Monseigneur, votre idée me plaît ; — mais si le seigneur Hamlet refuse cet assaut ?

LE ROI.

Je vous garantis que non. Nous ferons de vous — un rapport si extraordinaire, — que nous l’engagerons, fût-ce malgré lui. — Et de peur que tout cela ne manque, — je tiendrai prête une potion qui, — lorsqu’il demandera à boire dans la chaleur du combat, — fera sa fin et notre bonheur.

LÉARTES.

Voilà qui est excellent.
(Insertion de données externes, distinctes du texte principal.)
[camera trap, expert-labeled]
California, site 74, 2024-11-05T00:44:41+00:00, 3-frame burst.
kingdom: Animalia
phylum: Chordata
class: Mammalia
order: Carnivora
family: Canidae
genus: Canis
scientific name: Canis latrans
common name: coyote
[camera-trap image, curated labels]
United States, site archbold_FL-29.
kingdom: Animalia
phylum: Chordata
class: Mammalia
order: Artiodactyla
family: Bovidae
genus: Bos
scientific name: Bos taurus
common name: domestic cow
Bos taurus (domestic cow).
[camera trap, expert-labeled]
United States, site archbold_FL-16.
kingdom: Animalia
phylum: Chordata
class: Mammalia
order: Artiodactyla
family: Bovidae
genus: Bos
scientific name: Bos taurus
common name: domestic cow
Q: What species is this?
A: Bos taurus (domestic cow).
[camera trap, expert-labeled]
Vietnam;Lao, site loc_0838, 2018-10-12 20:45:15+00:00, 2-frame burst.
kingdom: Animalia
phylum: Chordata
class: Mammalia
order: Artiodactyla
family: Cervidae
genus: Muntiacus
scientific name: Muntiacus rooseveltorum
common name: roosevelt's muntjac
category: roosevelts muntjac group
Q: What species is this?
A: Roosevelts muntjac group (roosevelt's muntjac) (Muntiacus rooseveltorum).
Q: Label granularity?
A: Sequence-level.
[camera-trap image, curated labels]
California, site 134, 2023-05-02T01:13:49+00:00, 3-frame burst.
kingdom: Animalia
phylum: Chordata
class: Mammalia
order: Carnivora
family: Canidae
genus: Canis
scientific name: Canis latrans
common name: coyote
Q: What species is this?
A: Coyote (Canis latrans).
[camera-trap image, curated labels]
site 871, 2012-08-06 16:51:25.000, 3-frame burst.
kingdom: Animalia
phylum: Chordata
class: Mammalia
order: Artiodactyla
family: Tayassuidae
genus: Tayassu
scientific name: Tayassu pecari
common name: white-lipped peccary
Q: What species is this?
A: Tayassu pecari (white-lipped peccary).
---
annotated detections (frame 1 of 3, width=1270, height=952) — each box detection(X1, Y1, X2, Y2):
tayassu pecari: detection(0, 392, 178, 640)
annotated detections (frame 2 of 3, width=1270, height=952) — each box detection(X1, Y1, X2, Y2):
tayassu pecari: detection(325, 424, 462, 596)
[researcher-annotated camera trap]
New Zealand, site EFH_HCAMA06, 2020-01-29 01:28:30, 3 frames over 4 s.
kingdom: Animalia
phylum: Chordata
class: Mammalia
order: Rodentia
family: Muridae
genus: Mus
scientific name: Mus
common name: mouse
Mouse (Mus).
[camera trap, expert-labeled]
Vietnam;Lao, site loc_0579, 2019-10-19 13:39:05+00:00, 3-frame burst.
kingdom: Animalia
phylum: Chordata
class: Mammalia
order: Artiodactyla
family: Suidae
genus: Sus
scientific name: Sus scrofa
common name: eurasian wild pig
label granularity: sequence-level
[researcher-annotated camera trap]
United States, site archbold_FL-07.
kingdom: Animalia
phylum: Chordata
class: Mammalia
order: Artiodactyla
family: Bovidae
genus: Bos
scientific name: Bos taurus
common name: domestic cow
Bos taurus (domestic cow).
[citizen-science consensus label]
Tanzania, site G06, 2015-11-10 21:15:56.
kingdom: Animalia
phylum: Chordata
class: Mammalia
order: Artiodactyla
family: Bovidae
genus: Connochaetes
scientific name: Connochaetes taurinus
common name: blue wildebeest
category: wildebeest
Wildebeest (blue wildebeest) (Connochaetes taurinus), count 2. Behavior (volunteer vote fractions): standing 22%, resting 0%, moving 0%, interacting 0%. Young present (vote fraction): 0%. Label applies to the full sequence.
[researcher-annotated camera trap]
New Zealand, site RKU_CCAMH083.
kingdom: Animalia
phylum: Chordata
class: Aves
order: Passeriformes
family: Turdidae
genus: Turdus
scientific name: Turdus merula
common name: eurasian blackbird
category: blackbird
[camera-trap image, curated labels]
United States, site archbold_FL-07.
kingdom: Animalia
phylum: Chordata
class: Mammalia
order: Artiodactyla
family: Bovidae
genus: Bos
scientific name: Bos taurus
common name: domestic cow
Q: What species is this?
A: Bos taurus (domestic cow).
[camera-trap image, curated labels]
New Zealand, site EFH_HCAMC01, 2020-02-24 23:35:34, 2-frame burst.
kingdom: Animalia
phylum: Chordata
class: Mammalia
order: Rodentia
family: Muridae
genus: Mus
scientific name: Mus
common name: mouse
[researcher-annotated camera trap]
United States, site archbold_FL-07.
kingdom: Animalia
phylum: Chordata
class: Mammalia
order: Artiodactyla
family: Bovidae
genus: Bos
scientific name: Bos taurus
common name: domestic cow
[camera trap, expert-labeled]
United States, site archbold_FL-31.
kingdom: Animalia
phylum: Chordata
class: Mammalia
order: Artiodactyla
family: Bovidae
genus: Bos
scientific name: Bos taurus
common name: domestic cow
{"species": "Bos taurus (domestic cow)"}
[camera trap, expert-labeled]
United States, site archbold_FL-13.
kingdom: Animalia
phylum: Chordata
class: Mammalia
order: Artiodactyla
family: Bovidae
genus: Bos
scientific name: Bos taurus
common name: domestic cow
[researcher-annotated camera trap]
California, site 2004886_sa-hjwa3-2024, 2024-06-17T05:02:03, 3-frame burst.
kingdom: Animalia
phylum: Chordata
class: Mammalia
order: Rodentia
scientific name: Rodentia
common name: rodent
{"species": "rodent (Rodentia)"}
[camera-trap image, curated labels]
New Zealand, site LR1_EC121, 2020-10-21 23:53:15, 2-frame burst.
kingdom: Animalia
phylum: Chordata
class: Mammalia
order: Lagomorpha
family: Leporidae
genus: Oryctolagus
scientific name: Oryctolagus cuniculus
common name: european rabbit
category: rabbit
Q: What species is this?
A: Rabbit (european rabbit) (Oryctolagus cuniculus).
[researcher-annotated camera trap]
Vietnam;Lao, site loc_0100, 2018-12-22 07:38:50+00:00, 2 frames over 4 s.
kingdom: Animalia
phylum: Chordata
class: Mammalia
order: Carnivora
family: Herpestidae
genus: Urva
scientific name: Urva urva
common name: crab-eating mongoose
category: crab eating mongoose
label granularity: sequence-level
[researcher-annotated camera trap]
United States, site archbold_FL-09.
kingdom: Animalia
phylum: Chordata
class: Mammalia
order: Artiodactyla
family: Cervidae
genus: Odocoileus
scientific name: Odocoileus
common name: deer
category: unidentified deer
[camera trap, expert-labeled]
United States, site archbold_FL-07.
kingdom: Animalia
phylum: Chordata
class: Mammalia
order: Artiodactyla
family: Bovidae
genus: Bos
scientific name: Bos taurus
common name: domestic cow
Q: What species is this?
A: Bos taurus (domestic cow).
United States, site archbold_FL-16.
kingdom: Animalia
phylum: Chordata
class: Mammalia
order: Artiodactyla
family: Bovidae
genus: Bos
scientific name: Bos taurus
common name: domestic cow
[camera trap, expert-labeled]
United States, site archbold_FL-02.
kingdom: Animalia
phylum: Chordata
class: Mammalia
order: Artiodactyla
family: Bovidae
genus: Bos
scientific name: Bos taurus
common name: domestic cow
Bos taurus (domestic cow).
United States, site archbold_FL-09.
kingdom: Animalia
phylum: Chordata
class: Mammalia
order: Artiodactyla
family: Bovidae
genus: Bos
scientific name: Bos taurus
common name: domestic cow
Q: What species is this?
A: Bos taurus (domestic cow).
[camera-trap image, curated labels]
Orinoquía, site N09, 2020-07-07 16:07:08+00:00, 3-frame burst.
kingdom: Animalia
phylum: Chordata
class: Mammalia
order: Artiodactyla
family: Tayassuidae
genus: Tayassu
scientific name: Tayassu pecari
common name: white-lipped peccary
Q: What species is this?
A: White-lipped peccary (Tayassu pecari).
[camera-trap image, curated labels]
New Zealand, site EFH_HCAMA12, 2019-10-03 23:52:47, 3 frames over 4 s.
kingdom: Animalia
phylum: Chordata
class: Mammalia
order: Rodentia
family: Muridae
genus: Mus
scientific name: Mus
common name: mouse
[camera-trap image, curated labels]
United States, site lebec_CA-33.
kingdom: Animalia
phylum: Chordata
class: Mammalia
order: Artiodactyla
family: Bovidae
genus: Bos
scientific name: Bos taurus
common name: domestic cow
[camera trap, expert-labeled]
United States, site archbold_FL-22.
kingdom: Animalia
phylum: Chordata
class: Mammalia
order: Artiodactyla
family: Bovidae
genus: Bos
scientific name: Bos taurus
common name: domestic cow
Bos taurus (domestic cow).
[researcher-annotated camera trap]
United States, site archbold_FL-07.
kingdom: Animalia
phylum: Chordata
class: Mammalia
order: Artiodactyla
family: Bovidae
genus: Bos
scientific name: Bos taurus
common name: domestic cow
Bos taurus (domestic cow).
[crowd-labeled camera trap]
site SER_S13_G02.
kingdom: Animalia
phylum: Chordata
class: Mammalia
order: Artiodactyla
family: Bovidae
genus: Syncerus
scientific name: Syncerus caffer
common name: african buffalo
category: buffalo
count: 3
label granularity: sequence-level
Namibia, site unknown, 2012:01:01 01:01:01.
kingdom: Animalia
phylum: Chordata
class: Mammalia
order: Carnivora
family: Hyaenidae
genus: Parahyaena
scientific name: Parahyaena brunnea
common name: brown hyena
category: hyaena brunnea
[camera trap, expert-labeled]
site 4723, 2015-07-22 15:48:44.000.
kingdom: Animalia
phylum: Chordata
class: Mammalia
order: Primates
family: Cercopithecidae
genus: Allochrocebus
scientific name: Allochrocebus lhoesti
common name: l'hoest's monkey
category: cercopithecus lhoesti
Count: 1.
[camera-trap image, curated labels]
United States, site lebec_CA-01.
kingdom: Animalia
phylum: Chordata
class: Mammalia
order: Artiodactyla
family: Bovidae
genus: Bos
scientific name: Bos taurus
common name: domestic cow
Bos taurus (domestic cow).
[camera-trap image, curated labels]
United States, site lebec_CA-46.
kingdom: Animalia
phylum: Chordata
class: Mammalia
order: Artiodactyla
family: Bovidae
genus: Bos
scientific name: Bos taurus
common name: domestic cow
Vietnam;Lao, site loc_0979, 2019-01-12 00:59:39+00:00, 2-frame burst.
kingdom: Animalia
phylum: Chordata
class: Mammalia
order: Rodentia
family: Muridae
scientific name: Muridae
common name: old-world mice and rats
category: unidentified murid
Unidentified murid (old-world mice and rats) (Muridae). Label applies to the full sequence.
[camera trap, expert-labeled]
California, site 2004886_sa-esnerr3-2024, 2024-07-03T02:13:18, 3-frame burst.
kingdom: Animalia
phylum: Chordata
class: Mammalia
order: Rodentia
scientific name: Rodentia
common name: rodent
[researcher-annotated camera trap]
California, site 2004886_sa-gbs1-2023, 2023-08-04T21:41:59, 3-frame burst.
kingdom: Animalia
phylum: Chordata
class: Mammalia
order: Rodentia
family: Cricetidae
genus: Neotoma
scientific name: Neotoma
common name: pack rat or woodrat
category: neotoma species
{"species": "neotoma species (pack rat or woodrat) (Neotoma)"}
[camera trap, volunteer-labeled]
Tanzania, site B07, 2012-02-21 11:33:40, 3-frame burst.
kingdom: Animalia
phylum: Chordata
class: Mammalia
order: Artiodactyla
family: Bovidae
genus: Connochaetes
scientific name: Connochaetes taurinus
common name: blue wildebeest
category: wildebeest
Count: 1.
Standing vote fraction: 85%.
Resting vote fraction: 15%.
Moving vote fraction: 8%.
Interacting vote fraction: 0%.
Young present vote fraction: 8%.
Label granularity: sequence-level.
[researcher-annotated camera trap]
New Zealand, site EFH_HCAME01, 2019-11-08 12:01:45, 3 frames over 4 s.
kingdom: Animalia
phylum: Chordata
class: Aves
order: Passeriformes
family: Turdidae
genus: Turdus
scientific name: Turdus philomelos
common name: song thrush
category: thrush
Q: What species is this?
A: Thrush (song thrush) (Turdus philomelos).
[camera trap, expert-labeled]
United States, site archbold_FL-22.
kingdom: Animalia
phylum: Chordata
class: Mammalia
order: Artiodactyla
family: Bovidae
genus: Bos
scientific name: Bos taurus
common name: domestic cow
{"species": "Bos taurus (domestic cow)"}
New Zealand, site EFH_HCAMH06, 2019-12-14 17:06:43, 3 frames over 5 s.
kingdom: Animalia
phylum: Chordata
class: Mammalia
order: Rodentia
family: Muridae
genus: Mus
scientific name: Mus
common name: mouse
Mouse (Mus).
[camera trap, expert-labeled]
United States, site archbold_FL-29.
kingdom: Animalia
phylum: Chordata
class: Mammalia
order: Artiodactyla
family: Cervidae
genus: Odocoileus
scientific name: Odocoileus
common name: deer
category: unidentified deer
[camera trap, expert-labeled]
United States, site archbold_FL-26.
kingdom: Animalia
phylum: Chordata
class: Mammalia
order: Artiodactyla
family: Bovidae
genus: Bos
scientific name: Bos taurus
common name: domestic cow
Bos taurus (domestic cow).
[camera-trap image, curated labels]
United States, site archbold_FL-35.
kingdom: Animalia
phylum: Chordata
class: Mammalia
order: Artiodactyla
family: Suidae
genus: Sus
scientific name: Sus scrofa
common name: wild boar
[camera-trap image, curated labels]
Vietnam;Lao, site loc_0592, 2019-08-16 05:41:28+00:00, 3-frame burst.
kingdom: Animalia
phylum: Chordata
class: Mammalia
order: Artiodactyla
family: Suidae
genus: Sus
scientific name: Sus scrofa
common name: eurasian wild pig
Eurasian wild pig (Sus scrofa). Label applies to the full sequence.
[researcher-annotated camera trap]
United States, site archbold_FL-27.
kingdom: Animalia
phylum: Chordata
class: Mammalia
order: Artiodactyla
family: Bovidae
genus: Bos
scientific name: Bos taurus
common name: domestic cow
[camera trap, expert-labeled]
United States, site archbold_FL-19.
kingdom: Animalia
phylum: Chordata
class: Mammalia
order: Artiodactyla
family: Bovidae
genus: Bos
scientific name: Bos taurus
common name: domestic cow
Oh ! que le moment n’est-il venu ! — Voici venir la reine.

Entre la Reine.
LE ROI.

Eh bien ! Gertrude, pourquoi cet air accablé ?

LA REINE.

Oh ! monseigneur, la jeune Ofélia, — ayant fait une guirlande de diverses sortes de fleurs, — était assise sur un saule près d’un ruisseau ; — la tige envieuse s’est cassée, et elle est tombée dans le ruisseau ; — pendant quelque temps, ses vêtements, étalés autour d’elle, — ont soutenu la jeune dame ; elle est restée ainsi souriant, — comme une sirène, entre le ciel et la terre, chantant maintes vieilles chansons, comme insensible — à sa détresse. Mais cela n’a pu durer longtemps : — ses vêtements, allourdis par ce qu’ils avaient bu, — ont traîné la douce malheureuse à la mort.

LÉARTES.

Ainsi, elle est noyée. — Tu n’as déjà que trop d’eau, Ofélia ; — je ne veux donc pas te noyer dans les larmes.